OBIETTIVO 1 |
Riassumi in due frasi il brano su Zanzotto riportato più sotto.
OBIETTIVO 2 |
Riporta parola per parola il tratto del brano su Zanzotto che parte dalle parole "La casa di Andrea" e si chiude dopo "sbiadisce nella memoria.".
OBIETTIVO 3 |
Dal brano su Zanzotto, elenca tutti gli eventi atmosferici che, secondo la citazione del poeta, compaiono nei suoi versi.

SEZIONE DEL DOCUMENTO |

Sovrimpressioni, sa tagliare, ma anche ricucire. È una ninnananna all'esistere moderno, un viaggio di allitterazioni e assonanze, di neologismi, composizioni e scomposizioni poetiche che tendono verso la luce. O piuttosto la auspicano.(A cura di M.Allo)

Vi proponiamo l'Intervista di Maurizio Chierici




La casa di Andrea Zanzotto è il rifugio del poeta scontento. In fondo al giardino arruffato legge e scrive immerso nella malinconia di un paesaggio che gli alberi dagli zecchini d'oro continuano a cambiare.
Zanzotto non lo sopporta. Perché nei versi accumulati durante la lunga vita “compare una fitta popolazione - non saprei dire altrimenti - di prati, boschi, colline ma anche di eventi e cose atmosferiche: piogge, nevi, venti, geli, cose di natura, segni di scrittura”. Immaginava che per parlare, la letteratura avesse bisogno di un paesaggio, ma questo paesaggio sbiadisce nella memoria.


Invece il degrado avanza “restio all'ultima umana cupidità e torsione”. Guardando il verde e le trasparenze dei ghiacci si rallegrava: era il 1951. Adesso, nello studiolo coperto dai libri, sotto l'acquerello delle colline fiorite di Tullio Pericoli, il pessimismo di Zanzotto intristisce i suoi 83 anni. Sono fiori di carta, non appassiscono; la consolazione resta provvisoria.
Lungo la strada da Treviso a Pieve i supermercati hanno l'aria di portaerei insabbiate tra fabbriche e fabbrichette, gli alberi dove fioriscono gli zecchini. “Mi sono trovato circondato. Prima era un bel posto dove si poteva stare. Adesso andrei, ma sono troppo vecchio per cambiare. Qualcuno di loro sta andando. In Romania o verso la Cina”.


Lei conosce l'animo delle persone, le ha viste crescere ed arricchirsi: al di là degli affari, crede sappiamo cos'è la Cina?


Ho grandi dubbi. C'è una distorsione di sguardo creata dalla falsa mondializzazione, specie di colpo di stato mondiale che il capitalismo più lesto ha organizzato senza ben sapere dove andava a sbattere. Adesso i soldi devono moltiplicarsi in continuazione, altrimenti, il disastro. Bisogna vendere più automobili quest'anno di quante vendute dell'anno precedente. Nessuno si chiede: dove le mettiamo? Vada a vedere cosa c'é a Vittorio Veneto, e un po' dappertutto: una fabbrichetta dopo l'altra, sembrano animali intrufolati nei posti più incredibili.


... attorno alle lapidi che coprono la montagna dei i morti nelle trincee della prima guerra. Pensare che un tempo erano i paesi poveri dell'emigrazione...

DATI GREZZI |
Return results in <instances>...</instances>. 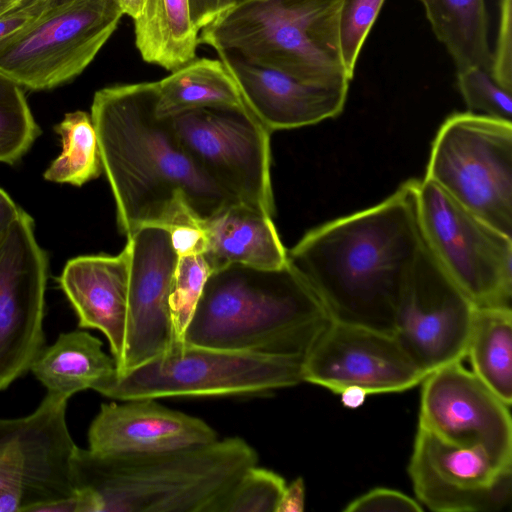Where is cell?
I'll return each mask as SVG.
<instances>
[{
    "mask_svg": "<svg viewBox=\"0 0 512 512\" xmlns=\"http://www.w3.org/2000/svg\"><path fill=\"white\" fill-rule=\"evenodd\" d=\"M202 253L212 272L231 264L276 269L287 264L272 216L242 202L232 203L201 223Z\"/></svg>",
    "mask_w": 512,
    "mask_h": 512,
    "instance_id": "44dd1931",
    "label": "cell"
},
{
    "mask_svg": "<svg viewBox=\"0 0 512 512\" xmlns=\"http://www.w3.org/2000/svg\"><path fill=\"white\" fill-rule=\"evenodd\" d=\"M21 210L10 196L0 188V239L7 232Z\"/></svg>",
    "mask_w": 512,
    "mask_h": 512,
    "instance_id": "f35d334b",
    "label": "cell"
},
{
    "mask_svg": "<svg viewBox=\"0 0 512 512\" xmlns=\"http://www.w3.org/2000/svg\"><path fill=\"white\" fill-rule=\"evenodd\" d=\"M490 74L512 92V0H500V19Z\"/></svg>",
    "mask_w": 512,
    "mask_h": 512,
    "instance_id": "d6a6232c",
    "label": "cell"
},
{
    "mask_svg": "<svg viewBox=\"0 0 512 512\" xmlns=\"http://www.w3.org/2000/svg\"><path fill=\"white\" fill-rule=\"evenodd\" d=\"M211 273L203 254L179 256L170 295L174 343L184 342L186 329Z\"/></svg>",
    "mask_w": 512,
    "mask_h": 512,
    "instance_id": "f546056e",
    "label": "cell"
},
{
    "mask_svg": "<svg viewBox=\"0 0 512 512\" xmlns=\"http://www.w3.org/2000/svg\"><path fill=\"white\" fill-rule=\"evenodd\" d=\"M422 506L415 499L390 488H374L352 500L344 508L345 512H421Z\"/></svg>",
    "mask_w": 512,
    "mask_h": 512,
    "instance_id": "836d02e7",
    "label": "cell"
},
{
    "mask_svg": "<svg viewBox=\"0 0 512 512\" xmlns=\"http://www.w3.org/2000/svg\"><path fill=\"white\" fill-rule=\"evenodd\" d=\"M55 131L62 151L44 172V178L74 186L97 178L103 166L91 115L84 111L67 113Z\"/></svg>",
    "mask_w": 512,
    "mask_h": 512,
    "instance_id": "4316f807",
    "label": "cell"
},
{
    "mask_svg": "<svg viewBox=\"0 0 512 512\" xmlns=\"http://www.w3.org/2000/svg\"><path fill=\"white\" fill-rule=\"evenodd\" d=\"M48 259L21 210L0 239V390L30 370L44 348Z\"/></svg>",
    "mask_w": 512,
    "mask_h": 512,
    "instance_id": "7c38bea8",
    "label": "cell"
},
{
    "mask_svg": "<svg viewBox=\"0 0 512 512\" xmlns=\"http://www.w3.org/2000/svg\"><path fill=\"white\" fill-rule=\"evenodd\" d=\"M423 245L409 180L379 204L310 230L287 250V261L332 319L392 334Z\"/></svg>",
    "mask_w": 512,
    "mask_h": 512,
    "instance_id": "7a4b0ae2",
    "label": "cell"
},
{
    "mask_svg": "<svg viewBox=\"0 0 512 512\" xmlns=\"http://www.w3.org/2000/svg\"><path fill=\"white\" fill-rule=\"evenodd\" d=\"M302 372L303 382L337 394L352 385L368 394L402 392L427 376L392 334L334 319L305 354Z\"/></svg>",
    "mask_w": 512,
    "mask_h": 512,
    "instance_id": "9a60e30c",
    "label": "cell"
},
{
    "mask_svg": "<svg viewBox=\"0 0 512 512\" xmlns=\"http://www.w3.org/2000/svg\"><path fill=\"white\" fill-rule=\"evenodd\" d=\"M21 0H0V16L20 4Z\"/></svg>",
    "mask_w": 512,
    "mask_h": 512,
    "instance_id": "b9f144b4",
    "label": "cell"
},
{
    "mask_svg": "<svg viewBox=\"0 0 512 512\" xmlns=\"http://www.w3.org/2000/svg\"><path fill=\"white\" fill-rule=\"evenodd\" d=\"M437 39L445 45L457 71L479 67L490 72L488 14L485 0H419Z\"/></svg>",
    "mask_w": 512,
    "mask_h": 512,
    "instance_id": "d4e9b609",
    "label": "cell"
},
{
    "mask_svg": "<svg viewBox=\"0 0 512 512\" xmlns=\"http://www.w3.org/2000/svg\"><path fill=\"white\" fill-rule=\"evenodd\" d=\"M457 84L472 113L511 121V93L501 87L490 72L479 67L457 71Z\"/></svg>",
    "mask_w": 512,
    "mask_h": 512,
    "instance_id": "1f68e13d",
    "label": "cell"
},
{
    "mask_svg": "<svg viewBox=\"0 0 512 512\" xmlns=\"http://www.w3.org/2000/svg\"><path fill=\"white\" fill-rule=\"evenodd\" d=\"M173 247L179 256L202 254L206 239L200 225H181L169 229Z\"/></svg>",
    "mask_w": 512,
    "mask_h": 512,
    "instance_id": "d590c367",
    "label": "cell"
},
{
    "mask_svg": "<svg viewBox=\"0 0 512 512\" xmlns=\"http://www.w3.org/2000/svg\"><path fill=\"white\" fill-rule=\"evenodd\" d=\"M384 0H342L338 16L341 59L352 80L359 53Z\"/></svg>",
    "mask_w": 512,
    "mask_h": 512,
    "instance_id": "4dcf8cb0",
    "label": "cell"
},
{
    "mask_svg": "<svg viewBox=\"0 0 512 512\" xmlns=\"http://www.w3.org/2000/svg\"><path fill=\"white\" fill-rule=\"evenodd\" d=\"M342 0H242L200 30L199 43L305 83L349 85L339 46Z\"/></svg>",
    "mask_w": 512,
    "mask_h": 512,
    "instance_id": "5b68a950",
    "label": "cell"
},
{
    "mask_svg": "<svg viewBox=\"0 0 512 512\" xmlns=\"http://www.w3.org/2000/svg\"><path fill=\"white\" fill-rule=\"evenodd\" d=\"M156 83L161 117L195 109L248 107L221 60L194 59Z\"/></svg>",
    "mask_w": 512,
    "mask_h": 512,
    "instance_id": "cb8c5ba5",
    "label": "cell"
},
{
    "mask_svg": "<svg viewBox=\"0 0 512 512\" xmlns=\"http://www.w3.org/2000/svg\"><path fill=\"white\" fill-rule=\"evenodd\" d=\"M419 503L437 512H492L511 501L512 465L418 426L408 466Z\"/></svg>",
    "mask_w": 512,
    "mask_h": 512,
    "instance_id": "5bb4252c",
    "label": "cell"
},
{
    "mask_svg": "<svg viewBox=\"0 0 512 512\" xmlns=\"http://www.w3.org/2000/svg\"><path fill=\"white\" fill-rule=\"evenodd\" d=\"M128 316L121 375L174 344L170 295L179 255L169 229L143 226L127 237Z\"/></svg>",
    "mask_w": 512,
    "mask_h": 512,
    "instance_id": "e0dca14e",
    "label": "cell"
},
{
    "mask_svg": "<svg viewBox=\"0 0 512 512\" xmlns=\"http://www.w3.org/2000/svg\"><path fill=\"white\" fill-rule=\"evenodd\" d=\"M425 178L512 236L511 121L472 112L450 115L433 141Z\"/></svg>",
    "mask_w": 512,
    "mask_h": 512,
    "instance_id": "52a82bcc",
    "label": "cell"
},
{
    "mask_svg": "<svg viewBox=\"0 0 512 512\" xmlns=\"http://www.w3.org/2000/svg\"><path fill=\"white\" fill-rule=\"evenodd\" d=\"M33 1H35V0H21L20 4H28V3H31Z\"/></svg>",
    "mask_w": 512,
    "mask_h": 512,
    "instance_id": "ee69618b",
    "label": "cell"
},
{
    "mask_svg": "<svg viewBox=\"0 0 512 512\" xmlns=\"http://www.w3.org/2000/svg\"><path fill=\"white\" fill-rule=\"evenodd\" d=\"M204 174L237 201L273 216L270 132L248 107L195 109L170 117Z\"/></svg>",
    "mask_w": 512,
    "mask_h": 512,
    "instance_id": "8fae6325",
    "label": "cell"
},
{
    "mask_svg": "<svg viewBox=\"0 0 512 512\" xmlns=\"http://www.w3.org/2000/svg\"><path fill=\"white\" fill-rule=\"evenodd\" d=\"M39 134L22 87L0 71V162H17Z\"/></svg>",
    "mask_w": 512,
    "mask_h": 512,
    "instance_id": "83f0119b",
    "label": "cell"
},
{
    "mask_svg": "<svg viewBox=\"0 0 512 512\" xmlns=\"http://www.w3.org/2000/svg\"><path fill=\"white\" fill-rule=\"evenodd\" d=\"M258 460L244 439L228 437L149 453L98 454L77 447L71 467L85 512H216Z\"/></svg>",
    "mask_w": 512,
    "mask_h": 512,
    "instance_id": "3957f363",
    "label": "cell"
},
{
    "mask_svg": "<svg viewBox=\"0 0 512 512\" xmlns=\"http://www.w3.org/2000/svg\"><path fill=\"white\" fill-rule=\"evenodd\" d=\"M217 53L246 105L270 133L314 125L337 117L344 109L348 85L305 83L237 55Z\"/></svg>",
    "mask_w": 512,
    "mask_h": 512,
    "instance_id": "d6986e66",
    "label": "cell"
},
{
    "mask_svg": "<svg viewBox=\"0 0 512 512\" xmlns=\"http://www.w3.org/2000/svg\"><path fill=\"white\" fill-rule=\"evenodd\" d=\"M67 402L47 392L33 413L0 419V512H37L74 494Z\"/></svg>",
    "mask_w": 512,
    "mask_h": 512,
    "instance_id": "30bf717a",
    "label": "cell"
},
{
    "mask_svg": "<svg viewBox=\"0 0 512 512\" xmlns=\"http://www.w3.org/2000/svg\"><path fill=\"white\" fill-rule=\"evenodd\" d=\"M305 506V484L301 477L286 485L276 512H302Z\"/></svg>",
    "mask_w": 512,
    "mask_h": 512,
    "instance_id": "8d00e7d4",
    "label": "cell"
},
{
    "mask_svg": "<svg viewBox=\"0 0 512 512\" xmlns=\"http://www.w3.org/2000/svg\"><path fill=\"white\" fill-rule=\"evenodd\" d=\"M134 24L135 44L146 62L173 72L196 59L199 30L190 0H145Z\"/></svg>",
    "mask_w": 512,
    "mask_h": 512,
    "instance_id": "603a6c76",
    "label": "cell"
},
{
    "mask_svg": "<svg viewBox=\"0 0 512 512\" xmlns=\"http://www.w3.org/2000/svg\"><path fill=\"white\" fill-rule=\"evenodd\" d=\"M30 370L49 393L70 398L96 388L116 373L113 357L90 333L75 330L61 333L53 345L44 347Z\"/></svg>",
    "mask_w": 512,
    "mask_h": 512,
    "instance_id": "7402d4cb",
    "label": "cell"
},
{
    "mask_svg": "<svg viewBox=\"0 0 512 512\" xmlns=\"http://www.w3.org/2000/svg\"><path fill=\"white\" fill-rule=\"evenodd\" d=\"M303 359L174 343L95 391L121 401L261 394L303 382Z\"/></svg>",
    "mask_w": 512,
    "mask_h": 512,
    "instance_id": "8992f818",
    "label": "cell"
},
{
    "mask_svg": "<svg viewBox=\"0 0 512 512\" xmlns=\"http://www.w3.org/2000/svg\"><path fill=\"white\" fill-rule=\"evenodd\" d=\"M59 284L78 316L80 328L101 331L117 365L123 355L128 316V258L89 255L70 259Z\"/></svg>",
    "mask_w": 512,
    "mask_h": 512,
    "instance_id": "ffe728a7",
    "label": "cell"
},
{
    "mask_svg": "<svg viewBox=\"0 0 512 512\" xmlns=\"http://www.w3.org/2000/svg\"><path fill=\"white\" fill-rule=\"evenodd\" d=\"M153 398L101 404L88 430L89 450L98 454L168 451L218 439L200 418L170 409Z\"/></svg>",
    "mask_w": 512,
    "mask_h": 512,
    "instance_id": "ac0fdd59",
    "label": "cell"
},
{
    "mask_svg": "<svg viewBox=\"0 0 512 512\" xmlns=\"http://www.w3.org/2000/svg\"><path fill=\"white\" fill-rule=\"evenodd\" d=\"M339 394L341 395L342 405L350 409L362 406L367 395H369L366 390L355 385L344 388Z\"/></svg>",
    "mask_w": 512,
    "mask_h": 512,
    "instance_id": "ab89813d",
    "label": "cell"
},
{
    "mask_svg": "<svg viewBox=\"0 0 512 512\" xmlns=\"http://www.w3.org/2000/svg\"><path fill=\"white\" fill-rule=\"evenodd\" d=\"M123 14L136 19L142 11L145 0H114Z\"/></svg>",
    "mask_w": 512,
    "mask_h": 512,
    "instance_id": "60d3db41",
    "label": "cell"
},
{
    "mask_svg": "<svg viewBox=\"0 0 512 512\" xmlns=\"http://www.w3.org/2000/svg\"><path fill=\"white\" fill-rule=\"evenodd\" d=\"M421 384L418 426L453 444L481 447L512 465L510 406L462 361L432 371Z\"/></svg>",
    "mask_w": 512,
    "mask_h": 512,
    "instance_id": "2e32d148",
    "label": "cell"
},
{
    "mask_svg": "<svg viewBox=\"0 0 512 512\" xmlns=\"http://www.w3.org/2000/svg\"><path fill=\"white\" fill-rule=\"evenodd\" d=\"M63 0H35L20 4L0 16V40L19 32L44 17Z\"/></svg>",
    "mask_w": 512,
    "mask_h": 512,
    "instance_id": "e575fe53",
    "label": "cell"
},
{
    "mask_svg": "<svg viewBox=\"0 0 512 512\" xmlns=\"http://www.w3.org/2000/svg\"><path fill=\"white\" fill-rule=\"evenodd\" d=\"M241 1L242 0H217L218 14L220 12H222L223 10H225Z\"/></svg>",
    "mask_w": 512,
    "mask_h": 512,
    "instance_id": "7bdbcfd3",
    "label": "cell"
},
{
    "mask_svg": "<svg viewBox=\"0 0 512 512\" xmlns=\"http://www.w3.org/2000/svg\"><path fill=\"white\" fill-rule=\"evenodd\" d=\"M331 319L318 295L288 261L276 269L231 264L208 277L184 342L305 356Z\"/></svg>",
    "mask_w": 512,
    "mask_h": 512,
    "instance_id": "277c9868",
    "label": "cell"
},
{
    "mask_svg": "<svg viewBox=\"0 0 512 512\" xmlns=\"http://www.w3.org/2000/svg\"><path fill=\"white\" fill-rule=\"evenodd\" d=\"M285 486L282 476L256 464L238 477L216 512H276Z\"/></svg>",
    "mask_w": 512,
    "mask_h": 512,
    "instance_id": "f1b7e54d",
    "label": "cell"
},
{
    "mask_svg": "<svg viewBox=\"0 0 512 512\" xmlns=\"http://www.w3.org/2000/svg\"><path fill=\"white\" fill-rule=\"evenodd\" d=\"M122 15L114 0H63L34 24L0 40V71L30 90L68 82L91 63Z\"/></svg>",
    "mask_w": 512,
    "mask_h": 512,
    "instance_id": "9c48e42d",
    "label": "cell"
},
{
    "mask_svg": "<svg viewBox=\"0 0 512 512\" xmlns=\"http://www.w3.org/2000/svg\"><path fill=\"white\" fill-rule=\"evenodd\" d=\"M156 82L115 85L94 95L91 118L103 170L126 237L143 226L200 225L239 202L211 181L157 111Z\"/></svg>",
    "mask_w": 512,
    "mask_h": 512,
    "instance_id": "6da1fadb",
    "label": "cell"
},
{
    "mask_svg": "<svg viewBox=\"0 0 512 512\" xmlns=\"http://www.w3.org/2000/svg\"><path fill=\"white\" fill-rule=\"evenodd\" d=\"M475 307L424 244L402 292L392 335L428 375L466 357Z\"/></svg>",
    "mask_w": 512,
    "mask_h": 512,
    "instance_id": "4fadbf2b",
    "label": "cell"
},
{
    "mask_svg": "<svg viewBox=\"0 0 512 512\" xmlns=\"http://www.w3.org/2000/svg\"><path fill=\"white\" fill-rule=\"evenodd\" d=\"M466 357L474 374L501 400L512 402V310L475 307Z\"/></svg>",
    "mask_w": 512,
    "mask_h": 512,
    "instance_id": "484cf974",
    "label": "cell"
},
{
    "mask_svg": "<svg viewBox=\"0 0 512 512\" xmlns=\"http://www.w3.org/2000/svg\"><path fill=\"white\" fill-rule=\"evenodd\" d=\"M424 244L476 306H510L512 238L485 222L432 181L415 180Z\"/></svg>",
    "mask_w": 512,
    "mask_h": 512,
    "instance_id": "ba28073f",
    "label": "cell"
},
{
    "mask_svg": "<svg viewBox=\"0 0 512 512\" xmlns=\"http://www.w3.org/2000/svg\"><path fill=\"white\" fill-rule=\"evenodd\" d=\"M194 24L200 30L218 14L217 0H190Z\"/></svg>",
    "mask_w": 512,
    "mask_h": 512,
    "instance_id": "74e56055",
    "label": "cell"
}]
</instances>
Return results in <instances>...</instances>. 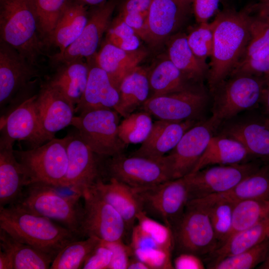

RISPOSTA COMPLETA 1 |
Andrea Zanzotto, a 83 anni, vive nella sua casa da poeta scontento e soffre per il paesaggio che nei suoi versi aveva tanto posto e che ora è cambiato, con supermercati e fabbrichette lungo la strada da Treviso a Pieve. Intervistato da Maurizio Chierici, parla di una falsa mondializzazione organizzata dal capitalismo più lesto, per cui i soldi devono moltiplicarsi di continuo e le fabbrichette sono spuntate un po' dappertutto.

RISPOSTA COMPLETA 2 |
La casa di Andrea Zanzotto è il rifugio del poeta scontento. In fondo al giardino arruffato legge e scrive immerso nella malinconia di un paesaggio che gli alberi dagli zecchini d'oro continuano a cambiare.
Zanzotto non lo sopporta. Perché nei versi accumulati durante la lunga vita “compare una fitta popolazione - non saprei dire altrimenti - di prati, boschi, colline ma anche di eventi e cose atmosferiche: piogge, nevi, venti, geli, cose di natura, segni di scrittura”. Immaginava che per parlare, la letteratura avesse bisogno di un paesaggio, ma questo paesaggio sbiadisce nella memoria.

RISPOSTA COMPLETA 3 |
piogge, nevi, venti, geli